§ **SOURCE EXCERPT**
· · · · · · ·
Moreover, the treaty-statute conflict appellants suggest is illusory. The relevant Hague Convention articles are found in Section II, entitled "HOSTILITIES," Chapter I, entitled "Means of injuring the enemy, sieges, and bombardments," and provide: (1) that "it is especially forbidden... [to] employ arms, projectiles, or material calculated to cause unnecessary suffering," art. 23(e), 36 Stat. at 2301-02 (emphasis supplied); and (2) that "[t]he attack or bombardment, by whatever means, of towns, villages, dwellings, or buildings which are undefended is prohibited," art. 25, 36 Stat. at 2302 (emphasis supplied). The "natural reading" of these provisions, see Medellin, 552 U.S. at 507, 128 S.Ct. 1346, is that the Hague Convention prohibits the use of certain weapons in "armed conflicts between nations," i.e., "war," 36 Stat. at 2279. See 5 Oxford English Dictionary 190 (2d ed. 1998) (To "employ" means "[t]o apply (a thing) to some definite purpose; to use as a means or instrument, or as material.").
· · · · · · ·
§ **RECORD EXTRACTS**
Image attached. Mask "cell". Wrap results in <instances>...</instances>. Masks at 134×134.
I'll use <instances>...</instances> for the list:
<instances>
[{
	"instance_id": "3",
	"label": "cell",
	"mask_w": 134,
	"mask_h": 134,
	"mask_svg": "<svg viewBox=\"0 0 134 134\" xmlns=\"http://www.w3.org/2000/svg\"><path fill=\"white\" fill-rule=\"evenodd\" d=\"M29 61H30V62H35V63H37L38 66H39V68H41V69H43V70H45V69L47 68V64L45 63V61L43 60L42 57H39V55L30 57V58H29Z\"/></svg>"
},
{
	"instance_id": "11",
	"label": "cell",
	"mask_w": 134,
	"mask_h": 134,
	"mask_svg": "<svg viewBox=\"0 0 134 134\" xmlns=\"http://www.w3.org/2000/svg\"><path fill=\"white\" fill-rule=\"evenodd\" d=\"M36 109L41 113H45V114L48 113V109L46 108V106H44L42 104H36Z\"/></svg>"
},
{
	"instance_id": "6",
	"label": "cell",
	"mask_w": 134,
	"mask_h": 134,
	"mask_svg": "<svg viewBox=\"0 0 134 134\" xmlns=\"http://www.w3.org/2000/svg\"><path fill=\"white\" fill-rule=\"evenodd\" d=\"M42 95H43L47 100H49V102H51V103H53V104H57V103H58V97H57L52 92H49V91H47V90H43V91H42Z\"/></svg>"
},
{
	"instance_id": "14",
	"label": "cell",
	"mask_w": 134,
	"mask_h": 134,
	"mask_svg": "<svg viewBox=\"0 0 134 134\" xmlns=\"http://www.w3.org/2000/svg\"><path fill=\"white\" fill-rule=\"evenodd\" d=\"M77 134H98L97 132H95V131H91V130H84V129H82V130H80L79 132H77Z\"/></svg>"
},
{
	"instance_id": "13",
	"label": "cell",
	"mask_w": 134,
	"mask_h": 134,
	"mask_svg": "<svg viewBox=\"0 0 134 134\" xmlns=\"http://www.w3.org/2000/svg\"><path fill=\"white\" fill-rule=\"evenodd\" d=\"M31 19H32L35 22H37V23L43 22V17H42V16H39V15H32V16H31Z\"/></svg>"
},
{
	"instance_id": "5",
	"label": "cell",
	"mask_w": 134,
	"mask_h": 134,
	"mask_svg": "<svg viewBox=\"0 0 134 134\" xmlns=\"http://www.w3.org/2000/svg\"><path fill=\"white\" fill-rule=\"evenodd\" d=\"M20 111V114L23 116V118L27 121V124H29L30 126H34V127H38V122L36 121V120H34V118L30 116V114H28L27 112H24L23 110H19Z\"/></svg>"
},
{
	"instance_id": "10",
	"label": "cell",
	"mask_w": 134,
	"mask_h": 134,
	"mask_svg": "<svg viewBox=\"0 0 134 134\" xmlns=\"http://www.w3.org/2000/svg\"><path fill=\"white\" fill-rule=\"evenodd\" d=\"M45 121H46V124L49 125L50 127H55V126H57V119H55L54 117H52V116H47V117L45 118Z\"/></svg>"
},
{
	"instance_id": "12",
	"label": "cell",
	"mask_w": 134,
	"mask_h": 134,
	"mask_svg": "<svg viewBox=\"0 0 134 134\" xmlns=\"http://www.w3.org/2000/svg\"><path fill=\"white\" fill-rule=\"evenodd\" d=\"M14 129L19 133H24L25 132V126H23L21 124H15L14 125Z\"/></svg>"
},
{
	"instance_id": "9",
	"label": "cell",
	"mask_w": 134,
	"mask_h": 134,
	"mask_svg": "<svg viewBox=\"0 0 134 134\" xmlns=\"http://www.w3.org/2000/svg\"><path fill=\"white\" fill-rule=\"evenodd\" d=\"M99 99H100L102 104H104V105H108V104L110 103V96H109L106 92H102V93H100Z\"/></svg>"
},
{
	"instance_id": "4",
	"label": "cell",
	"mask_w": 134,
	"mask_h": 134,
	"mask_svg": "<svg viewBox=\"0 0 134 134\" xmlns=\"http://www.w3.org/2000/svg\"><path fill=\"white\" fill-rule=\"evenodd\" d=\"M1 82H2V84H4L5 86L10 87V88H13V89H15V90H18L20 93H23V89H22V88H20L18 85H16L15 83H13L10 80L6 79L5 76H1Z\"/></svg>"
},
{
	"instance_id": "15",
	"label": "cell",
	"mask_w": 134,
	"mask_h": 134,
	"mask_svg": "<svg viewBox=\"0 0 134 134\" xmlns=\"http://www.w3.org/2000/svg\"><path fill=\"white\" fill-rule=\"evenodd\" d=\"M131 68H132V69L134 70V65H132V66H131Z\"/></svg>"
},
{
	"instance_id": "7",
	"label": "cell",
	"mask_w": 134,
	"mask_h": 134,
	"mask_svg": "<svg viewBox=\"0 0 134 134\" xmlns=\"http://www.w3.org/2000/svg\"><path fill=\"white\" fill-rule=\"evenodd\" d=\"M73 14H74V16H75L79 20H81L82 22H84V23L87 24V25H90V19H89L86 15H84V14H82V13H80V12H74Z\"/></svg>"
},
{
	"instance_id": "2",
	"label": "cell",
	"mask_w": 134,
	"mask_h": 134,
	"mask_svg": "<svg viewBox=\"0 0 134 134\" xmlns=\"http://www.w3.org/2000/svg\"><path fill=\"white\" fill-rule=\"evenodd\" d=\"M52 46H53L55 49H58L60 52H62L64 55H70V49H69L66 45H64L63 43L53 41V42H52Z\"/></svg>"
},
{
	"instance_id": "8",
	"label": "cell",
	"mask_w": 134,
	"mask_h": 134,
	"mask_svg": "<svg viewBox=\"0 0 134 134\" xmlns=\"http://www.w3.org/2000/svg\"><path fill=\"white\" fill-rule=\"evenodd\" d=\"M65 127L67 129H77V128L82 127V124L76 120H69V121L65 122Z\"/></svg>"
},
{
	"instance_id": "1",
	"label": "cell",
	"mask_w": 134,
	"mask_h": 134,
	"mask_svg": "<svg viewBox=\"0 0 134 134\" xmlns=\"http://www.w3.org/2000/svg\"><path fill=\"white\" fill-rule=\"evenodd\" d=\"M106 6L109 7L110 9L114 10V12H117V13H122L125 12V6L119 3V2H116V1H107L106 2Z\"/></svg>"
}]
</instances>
· · · · · · ·
§ **TASK A**
Recast the records as a Markdown table with columns Row and Line, putting each line's number under Row and its text under Line, leaving out blank lines. Begin at the first line of the records and stop after the line that contains "61H30V62H35V63H37L38 66H39V68H41V69H43V70H45V69L47 68V64L45".
§ **TASK B**
Continue the passage on the Hague Convention and the claimed treaty-statute conflict from where it stops.

§ **FINAL ANSWER A**
| Row | Line |
|---|---|
| 1 | Image attached. Mask "cell". Wrap results in <instances>...</instances>. Masks at 134×134. |
| 2 | I'll use <instances>...</instances> for the list: |
| 3 | <instances> |
| 4 | [{ |
| 5 | 	"instance_id": "3", |
| 6 | 	"label": "cell", |
| 7 | 	"mask_w": 134, |
| 8 | 	"mask_h": 134, |
| 9 | 	"mask_svg": "<svg viewBox=\"0 0 134 134\" xmlns=\"http://www.w3.org/2000/svg\"><path fill=\"white\" fill-rule=\"evenodd\" d=\"M29 61H30V62H35V63H37L38 66H39V68H41V69H43V70H45V69L47 68V64L45 63V61L43 60L42 57H39V55L30 57V58H29Z\"/></svg>" |

§ **FINAL ANSWER B**
So if nuclear weapons are weapons "calculated to cause unnecessary suffering," the Hague Convention prohibits their "employ[ment]" as a "[m]eans of injuring the enemy...." 36 Stat. at 2301-02. The Hague Convention does not explicitly prohibit mere possession (and enclosure within fencing) of such weapons.
In the end, Congress has decided to protect the property of the United States. The Hague Convention neither conflicts with nor supersedes those statutes. The
Appellants' remaining arguments address their convictions for "willfully and maliciously" destroying or injuring "any structure, conveyance, or other real or personal property" within the special maritime and territorial jurisdiction of the United States. 18 U.S.C. § 1363. They argue that the district court improperly instructed the jury on the meaning of the term "maliciously" as used in 18 U.S.C. § 1363. Relatedly, appellants argue that the government offered insufficient evidence to establish that they acted maliciously when they damaged the property at the naval base.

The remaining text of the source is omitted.